Write each line out exactly, leaving none out.

BEGIN Entries shown

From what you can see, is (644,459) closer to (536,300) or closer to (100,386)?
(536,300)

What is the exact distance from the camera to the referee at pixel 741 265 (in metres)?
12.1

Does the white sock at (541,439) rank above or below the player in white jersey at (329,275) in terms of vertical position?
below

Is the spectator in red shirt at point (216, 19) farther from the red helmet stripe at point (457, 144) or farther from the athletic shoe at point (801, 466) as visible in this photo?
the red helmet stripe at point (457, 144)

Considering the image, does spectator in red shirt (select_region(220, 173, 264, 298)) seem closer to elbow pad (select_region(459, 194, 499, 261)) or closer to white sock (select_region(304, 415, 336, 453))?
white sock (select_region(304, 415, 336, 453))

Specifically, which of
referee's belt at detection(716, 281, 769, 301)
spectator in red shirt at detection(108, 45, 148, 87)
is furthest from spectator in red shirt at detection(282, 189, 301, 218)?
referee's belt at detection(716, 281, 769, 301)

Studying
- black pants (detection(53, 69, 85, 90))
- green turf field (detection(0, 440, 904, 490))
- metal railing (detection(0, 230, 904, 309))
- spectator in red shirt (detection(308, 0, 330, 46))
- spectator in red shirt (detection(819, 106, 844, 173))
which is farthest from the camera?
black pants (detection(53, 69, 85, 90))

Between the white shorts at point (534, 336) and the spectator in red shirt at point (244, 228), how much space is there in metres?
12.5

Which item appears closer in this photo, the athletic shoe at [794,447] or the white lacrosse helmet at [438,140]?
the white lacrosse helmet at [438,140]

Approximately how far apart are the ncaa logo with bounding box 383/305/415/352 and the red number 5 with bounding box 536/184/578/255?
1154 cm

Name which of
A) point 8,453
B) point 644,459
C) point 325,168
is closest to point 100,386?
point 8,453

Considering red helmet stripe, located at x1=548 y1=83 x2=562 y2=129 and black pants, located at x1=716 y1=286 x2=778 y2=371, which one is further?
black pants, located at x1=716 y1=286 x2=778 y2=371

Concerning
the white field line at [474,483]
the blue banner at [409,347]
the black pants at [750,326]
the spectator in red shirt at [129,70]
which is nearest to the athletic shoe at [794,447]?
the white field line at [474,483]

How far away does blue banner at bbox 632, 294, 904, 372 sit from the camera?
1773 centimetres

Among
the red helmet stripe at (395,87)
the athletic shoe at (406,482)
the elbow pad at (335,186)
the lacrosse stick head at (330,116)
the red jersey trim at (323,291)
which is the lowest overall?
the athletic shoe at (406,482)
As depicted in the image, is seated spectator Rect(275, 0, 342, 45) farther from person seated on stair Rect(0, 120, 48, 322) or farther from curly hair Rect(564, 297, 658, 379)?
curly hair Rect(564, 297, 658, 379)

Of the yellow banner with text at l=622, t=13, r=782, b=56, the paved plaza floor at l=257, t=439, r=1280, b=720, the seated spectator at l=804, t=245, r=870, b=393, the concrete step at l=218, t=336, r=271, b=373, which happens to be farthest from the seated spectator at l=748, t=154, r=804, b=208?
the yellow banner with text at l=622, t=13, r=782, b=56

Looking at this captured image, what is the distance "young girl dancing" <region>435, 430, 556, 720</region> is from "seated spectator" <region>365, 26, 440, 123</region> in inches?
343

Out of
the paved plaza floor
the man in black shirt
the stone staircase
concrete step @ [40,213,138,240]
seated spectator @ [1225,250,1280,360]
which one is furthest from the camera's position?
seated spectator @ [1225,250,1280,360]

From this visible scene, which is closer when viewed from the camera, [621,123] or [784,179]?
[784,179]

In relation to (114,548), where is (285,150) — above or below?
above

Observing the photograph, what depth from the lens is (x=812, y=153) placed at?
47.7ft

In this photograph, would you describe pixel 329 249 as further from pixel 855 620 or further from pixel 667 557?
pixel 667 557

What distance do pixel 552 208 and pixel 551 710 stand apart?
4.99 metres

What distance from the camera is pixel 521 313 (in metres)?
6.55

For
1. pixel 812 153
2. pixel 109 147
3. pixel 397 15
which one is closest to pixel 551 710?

END Entries shown

Task solution:
From what you can see, is (644,459) closer to (536,300) or closer to (100,386)?
(536,300)

What is the exact distance from the camera to the referee at pixel 741 265 (in metres)?
12.1

Does the white sock at (541,439) rank above or below the player in white jersey at (329,275) in terms of vertical position?
below

Is the spectator in red shirt at point (216, 19) farther from the red helmet stripe at point (457, 144) or farther from the athletic shoe at point (801, 466) as visible in this photo?
the red helmet stripe at point (457, 144)

Considering the image, does spectator in red shirt (select_region(220, 173, 264, 298)) seem closer to elbow pad (select_region(459, 194, 499, 261)) or closer to white sock (select_region(304, 415, 336, 453))?
white sock (select_region(304, 415, 336, 453))

Specifically, which of
referee's belt at detection(716, 281, 769, 301)
spectator in red shirt at detection(108, 45, 148, 87)
is furthest from spectator in red shirt at detection(282, 189, 301, 218)?
referee's belt at detection(716, 281, 769, 301)

Studying
- black pants (detection(53, 69, 85, 90))
- green turf field (detection(0, 440, 904, 490))
- metal railing (detection(0, 230, 904, 309))
- spectator in red shirt (detection(308, 0, 330, 46))
- spectator in red shirt (detection(819, 106, 844, 173))
which is farthest from the camera?
black pants (detection(53, 69, 85, 90))

Between the white shorts at point (534, 336) and the spectator in red shirt at point (244, 228), how much space is there in metres?
12.5

Which item appears closer in this photo, the athletic shoe at [794,447] or the white lacrosse helmet at [438,140]?
the white lacrosse helmet at [438,140]

Approximately how far apart are the ncaa logo with bounding box 383/305/415/352 and the red number 5 with bounding box 536/184/578/255?
1154 cm

Name which of
A) point 8,453
B) point 644,459
C) point 325,168
is closest to point 100,386?
point 8,453

Considering red helmet stripe, located at x1=548 y1=83 x2=562 y2=129 and black pants, located at x1=716 y1=286 x2=778 y2=371, which one is further?
black pants, located at x1=716 y1=286 x2=778 y2=371

Concerning
the white field line at [474,483]
the blue banner at [409,347]
the black pants at [750,326]
the spectator in red shirt at [129,70]
which is nearest to the athletic shoe at [794,447]?
the white field line at [474,483]

How far away does blue banner at bbox 632, 294, 904, 372 sit from the camera?
1773 centimetres

Among
the red helmet stripe at (395,87)
the athletic shoe at (406,482)
the elbow pad at (335,186)
the lacrosse stick head at (330,116)
the red jersey trim at (323,291)
which is the lowest overall?
the athletic shoe at (406,482)
As depicted in the image, is seated spectator Rect(275, 0, 342, 45) farther from person seated on stair Rect(0, 120, 48, 322) or farther from curly hair Rect(564, 297, 658, 379)?
curly hair Rect(564, 297, 658, 379)

Of the yellow banner with text at l=622, t=13, r=782, b=56, the paved plaza floor at l=257, t=439, r=1280, b=720, the seated spectator at l=804, t=245, r=870, b=393, the concrete step at l=218, t=336, r=271, b=373, which happens to be farthest from the seated spectator at l=748, t=154, r=804, b=208?
the yellow banner with text at l=622, t=13, r=782, b=56

Looking at this captured image, what is the distance "young girl dancing" <region>435, 430, 556, 720</region> is from "seated spectator" <region>365, 26, 440, 123</region> in inches?
343

Out of
the paved plaza floor
the man in black shirt
the stone staircase
concrete step @ [40,213,138,240]
seated spectator @ [1225,250,1280,360]
which one is furthest from the camera's position?
seated spectator @ [1225,250,1280,360]

From this visible scene, which is closer when viewed from the camera, [621,123] or [784,179]?
[784,179]

In relation to (114,548), where is (285,150) — above or below?
above

Observing the photograph, what depth from the lens is (x=812, y=153) placed at?
47.7ft

In this photograph, would you describe pixel 329 249 as further from pixel 855 620 or further from pixel 667 557?
pixel 667 557

What distance do pixel 552 208 and pixel 551 710 stand apart?
4.99 metres

What distance from the camera is pixel 521 313 (in metres)?
6.55

For
1. pixel 812 153
2. pixel 109 147
3. pixel 397 15
which one is closest to pixel 551 710?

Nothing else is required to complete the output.